Recensione di Ennio Concarotti.

“Nei quadri di Perghem Gelmi il sale-pepe dell’ironia”.
Presso la Galleria d’arte “La Meridiana” (via Calzolai, 65) espone sino al prossimo 23 ottobre, Michelangelo Perghem Gelmi, un singolare pittore trentino surrealista di spirito ma operante su una figurazione del genere tradizionale, ben compiuta e leggibilissima, risolta con buona tecnica e con un ottimo impianto compositivo del quadro (particolare, questo, che ci spiega come Michelangelo Perghem, oltre che pittore, sia anche architetto).
Il surrealismo di Perghem, insomma è più contenutistico che formale. La sua pittura è come una bella nave solida e ben disegnata che batte la bandiera di un Paese che si chiama “ironia”. Tutta la mostra piacentina di questo pittore è godibile dal punto di vista dell’ironia, dell’abilità fantastica, cioè, di sconsacrare, ridimensionare e comunque mettere in ridicolo e in contestazione certa filosofia spicciola e consumata dal troppo uso comune, l’ufficialità di certe situazioni, la celebrazione di certi “mostri sacri” della pittura e dell’arte.
Naturalmente, in tutti i suoi quadri, la didascalia che spiega l’inganno e lo sberleffo, assume un ruolo determinante nella spiegazione stessa del quadro.
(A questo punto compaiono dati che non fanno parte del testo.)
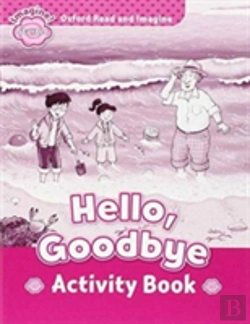 Bertrand.pt - Oxford Read And Imagine: Starter: Hello, Goodbye Activity Book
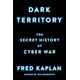書評「Dark Territory」(1) アメリカでサイバー戦が重要課題となるまでの軌跡 画像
Queste didascalie sono come formiche rosse che bruciano nel cervello di chi pensa ancora alla pittura come espressione puramente estetica o messaggio didattico e moralistico. Sono come “fulmini a ciel sereno” che propongono la carica critica e demolitrice di una pittura ben fatta e ben costruita che però persegue altri scopi e altri traguardi.
Il surrealismo di Perghem più che derivazioni culturali e letterarie (anche se l’artista trentino si permette scherzosamente maliziose varianti di famosi capolavori di Goya e Modiglioni) trae le sue fonti di ispirazione e riscontri di natura popolare, riconducendosi all’interpretazione libera e intelligente di antichi proverbi e di intoccabili detti celebrati dal cosiddetto buon senso comune che Perghem rovescia come un paio di guanti. Perghem, a differenza dei canonici del surrealismo, non rompe e devasta la forma iconografica ma la attira, intatta ed estremamente piacevole, nella trappola di una verità che smentisce il linguaggio di quella forma e di quell’estetica.
La sua mostra è piacevolissima ma anche sorprendente. Siamo di fronte ad un pittore che sa dipingere bene ma che cambia tutte le carte in tavola con quell’ironia che travolge ogni significato. I suoi colori sono belli, matericamente allisciati e ammorbiditi, disposti in un’armonia compositiva che spesso raggiunge toni di poesia ambientale. Ma tutto ciò appare un pretesto per lo scatto di un’intelligenza critica (divertente prima per lo stesso autore e poi per l’osservatore) che accende scintille psicologiche amene, scherzose, scopertamente ironiche ma a volte anche con il veleno sulla coda, in una pittura apparentemente serena ed elegante.